__Document__
%%
2.2 Microstructural analysis and hardness test

For microstructural analysis, specimens were prepared using standard metallography techniques, which included cutting cross-sections, hot mounting, grinding, polishing, and chemical etching. Subsequent analyses were conducted on select samples using a field emission scanning electron microscope (FE-SEM; JSM- 7001F, Jeol, Japan), equipped with energy-dispersive X-ray spectroscopy (EDX; X-Max 80, Oxford Instruments, UK). For detailed microscopic examination, Transmission Electron Microscope (TEM003B Talos F200X, Thermo Fisher Scientific, USA) samples were extracted using focused ion beam (FIB) techniques. Moreover, SEM analyses were enhanced by EDX and electron backscatter diffraction (EBSD; NordlysNano, Oxford Instruments, UK), providing comprehensive composition and phase analysis. EBSD was performed with a collection angle of 70° and a maximum step size of 200 nm in both x and y directions. Additionally, for the subsequent microstructure images, clear explanations of the specimen locations are provided, and to aid understanding, the built direction (BD), normal direction (ND), and transverse direction (TD) are indicated.
To evaluate the mechanical properties of the bead- on-plate welds, Vickers hardness testing was employed. Each test was meticulously conducted across the FZ, HAZ, and BM to establish a comprehensive profile of the Inconel 718 hardness variations. Utilizing a standardized Vickers hardness testing machine (AHM43, Leco, USA), an indentation load of 500 gf (gram-force) was applied for a dwell time of 10 s. The results, illustrated in a detailed hardness line profile, reveal significant variations that correlate with microstructural changes induced by the welding process. Values for each location were determined using three replicate measurements, which were subsequently plotted on a graph to illustrate the variations.
%%
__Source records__
%%
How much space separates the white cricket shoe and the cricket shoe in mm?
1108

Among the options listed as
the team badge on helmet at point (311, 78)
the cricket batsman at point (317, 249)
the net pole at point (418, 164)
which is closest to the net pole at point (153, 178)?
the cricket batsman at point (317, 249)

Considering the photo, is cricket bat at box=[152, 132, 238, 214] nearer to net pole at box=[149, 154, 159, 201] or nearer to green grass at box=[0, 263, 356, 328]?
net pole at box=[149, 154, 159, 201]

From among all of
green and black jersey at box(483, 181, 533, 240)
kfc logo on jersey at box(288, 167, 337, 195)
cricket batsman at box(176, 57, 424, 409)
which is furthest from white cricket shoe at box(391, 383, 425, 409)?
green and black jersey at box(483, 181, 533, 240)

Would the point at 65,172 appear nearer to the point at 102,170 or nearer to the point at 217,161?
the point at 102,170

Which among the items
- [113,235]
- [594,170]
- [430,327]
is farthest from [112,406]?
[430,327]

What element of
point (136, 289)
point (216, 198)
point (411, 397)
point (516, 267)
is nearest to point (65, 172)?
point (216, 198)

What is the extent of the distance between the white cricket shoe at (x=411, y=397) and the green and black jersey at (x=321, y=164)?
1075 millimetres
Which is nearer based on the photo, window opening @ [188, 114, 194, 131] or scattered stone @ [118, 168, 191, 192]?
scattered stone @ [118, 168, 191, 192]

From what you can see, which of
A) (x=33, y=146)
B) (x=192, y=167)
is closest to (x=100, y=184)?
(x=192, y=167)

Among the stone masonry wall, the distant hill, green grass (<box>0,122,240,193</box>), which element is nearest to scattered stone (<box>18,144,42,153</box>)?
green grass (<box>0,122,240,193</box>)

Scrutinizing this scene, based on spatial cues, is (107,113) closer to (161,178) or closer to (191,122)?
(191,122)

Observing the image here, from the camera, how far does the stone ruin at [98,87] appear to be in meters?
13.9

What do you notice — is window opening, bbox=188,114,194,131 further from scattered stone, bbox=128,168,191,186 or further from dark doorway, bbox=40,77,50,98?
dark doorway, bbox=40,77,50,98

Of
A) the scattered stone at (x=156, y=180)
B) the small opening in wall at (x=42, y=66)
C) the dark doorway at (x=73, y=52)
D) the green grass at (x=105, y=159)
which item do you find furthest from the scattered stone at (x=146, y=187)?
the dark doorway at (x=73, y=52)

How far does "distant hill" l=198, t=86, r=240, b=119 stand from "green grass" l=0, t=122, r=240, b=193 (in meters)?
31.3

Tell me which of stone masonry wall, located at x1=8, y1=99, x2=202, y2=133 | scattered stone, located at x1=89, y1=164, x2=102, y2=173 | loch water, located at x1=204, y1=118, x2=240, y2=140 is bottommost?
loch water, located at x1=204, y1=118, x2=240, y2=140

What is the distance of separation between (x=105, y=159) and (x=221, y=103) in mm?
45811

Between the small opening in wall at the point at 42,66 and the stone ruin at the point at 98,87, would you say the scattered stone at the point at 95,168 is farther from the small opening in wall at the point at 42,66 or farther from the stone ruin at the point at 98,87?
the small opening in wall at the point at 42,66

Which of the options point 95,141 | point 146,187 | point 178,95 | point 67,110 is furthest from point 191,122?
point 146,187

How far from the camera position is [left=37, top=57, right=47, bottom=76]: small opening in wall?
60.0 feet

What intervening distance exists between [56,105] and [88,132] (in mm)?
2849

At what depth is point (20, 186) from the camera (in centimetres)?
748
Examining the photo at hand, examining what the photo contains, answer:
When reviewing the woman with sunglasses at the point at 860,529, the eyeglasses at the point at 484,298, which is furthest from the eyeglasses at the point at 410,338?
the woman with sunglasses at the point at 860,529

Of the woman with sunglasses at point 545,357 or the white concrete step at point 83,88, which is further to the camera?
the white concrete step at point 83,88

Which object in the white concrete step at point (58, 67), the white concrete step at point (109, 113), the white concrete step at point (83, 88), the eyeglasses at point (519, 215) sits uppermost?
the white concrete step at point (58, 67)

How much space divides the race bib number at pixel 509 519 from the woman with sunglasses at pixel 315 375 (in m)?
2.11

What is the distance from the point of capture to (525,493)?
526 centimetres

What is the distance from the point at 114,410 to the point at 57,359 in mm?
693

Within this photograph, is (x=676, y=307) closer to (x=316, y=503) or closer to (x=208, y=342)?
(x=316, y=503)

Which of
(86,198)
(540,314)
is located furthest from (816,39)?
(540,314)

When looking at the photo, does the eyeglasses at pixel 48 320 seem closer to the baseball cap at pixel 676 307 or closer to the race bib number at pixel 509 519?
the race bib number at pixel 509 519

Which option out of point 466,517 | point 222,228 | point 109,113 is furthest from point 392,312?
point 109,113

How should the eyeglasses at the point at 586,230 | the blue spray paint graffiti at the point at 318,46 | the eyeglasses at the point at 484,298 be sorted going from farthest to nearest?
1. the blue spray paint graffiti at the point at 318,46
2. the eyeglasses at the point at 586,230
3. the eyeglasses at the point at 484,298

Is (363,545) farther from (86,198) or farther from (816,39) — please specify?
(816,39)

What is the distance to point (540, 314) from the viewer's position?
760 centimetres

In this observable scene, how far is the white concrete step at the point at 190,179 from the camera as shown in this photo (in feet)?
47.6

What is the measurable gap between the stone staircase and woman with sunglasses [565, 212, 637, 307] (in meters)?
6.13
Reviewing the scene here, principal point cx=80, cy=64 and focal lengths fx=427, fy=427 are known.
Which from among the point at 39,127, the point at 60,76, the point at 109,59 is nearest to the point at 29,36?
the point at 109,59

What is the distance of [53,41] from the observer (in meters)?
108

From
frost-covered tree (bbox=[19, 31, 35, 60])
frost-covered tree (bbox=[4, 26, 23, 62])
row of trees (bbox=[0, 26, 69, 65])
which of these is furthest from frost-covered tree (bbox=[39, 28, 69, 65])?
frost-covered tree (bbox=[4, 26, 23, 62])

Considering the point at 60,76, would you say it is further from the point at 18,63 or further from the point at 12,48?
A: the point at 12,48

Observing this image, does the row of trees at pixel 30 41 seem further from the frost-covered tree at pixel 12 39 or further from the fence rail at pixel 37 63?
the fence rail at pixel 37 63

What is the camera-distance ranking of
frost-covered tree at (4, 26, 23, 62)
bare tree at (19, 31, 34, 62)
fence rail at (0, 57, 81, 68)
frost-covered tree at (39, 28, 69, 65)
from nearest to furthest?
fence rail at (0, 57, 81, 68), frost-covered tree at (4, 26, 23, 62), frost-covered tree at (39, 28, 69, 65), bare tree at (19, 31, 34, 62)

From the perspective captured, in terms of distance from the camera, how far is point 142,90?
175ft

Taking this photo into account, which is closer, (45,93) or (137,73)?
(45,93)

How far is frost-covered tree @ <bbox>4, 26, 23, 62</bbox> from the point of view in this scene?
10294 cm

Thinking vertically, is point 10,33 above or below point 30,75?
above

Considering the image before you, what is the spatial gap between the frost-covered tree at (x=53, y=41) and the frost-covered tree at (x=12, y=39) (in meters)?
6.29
%%
__Exercise requirements__
1. In the section on microstructural analysis and hardness testing, what indentation load and dwell time were used for the Vickers tests?
2. Carry on the section on microstructural analysis and hardness testing after its last sentence.

__Results for the exercise__
1. A load of 500 gf was applied for a dwell time of 10 s.

2.
3. Results and discussion

3.1 Base metal microstructure in Inconel 718 superalloy fabricated by conventional manufacturing processes

Before exploring the substantive discussion, it is necessary to consider conventional manufacturing methods for Inconel 718. During the casting process, this material undergoes solidification, accompanied by segregation, nucleation and growth, solid-state transformations, and subsequent reheating during the forging process, as well as dynamic recrystallization and phase transformations during cooling. These microstructural changes are crucial for process optimization, and as such, extensive research has been conducted to understand and enhance these phenomena. The process conditions used in this study for preparing the BM specimens are based on these accumulated experiences, representing optimized procedures. Fig. 3 presents the results of SEM analysis of the base metal microstructures for each process. The as-cast microstructure was observed to consist of a fully austenitic matrix with grain sizes in the tens of micrometers. At the grain boundaries, particles such as NbC and Laves were detected due to segregation (Fig. 3a). After forging, most of the precipitates had dissolved, leaving δ phase at the grain boundaries, and some grain growth was noted (Fig. 3b). Following solution heat treatment and two-stage aging, δ phase was predominantly identified at the grain boundaries in the SEM analysis (Fig. 3c), and it is speculated that intragranular strengthening phases such as γ′, γ″ may have precipitated within the matrix, which will be further discussed in the results of the TEM analysis in Section 3.3. This supports the observed trend of increasing hardness values, which progress from 224.2 Hv0.5 in AC, to 303.8 Hv0.5 in AFH1, and finally to 405.8 Hv0.5 in AFH2.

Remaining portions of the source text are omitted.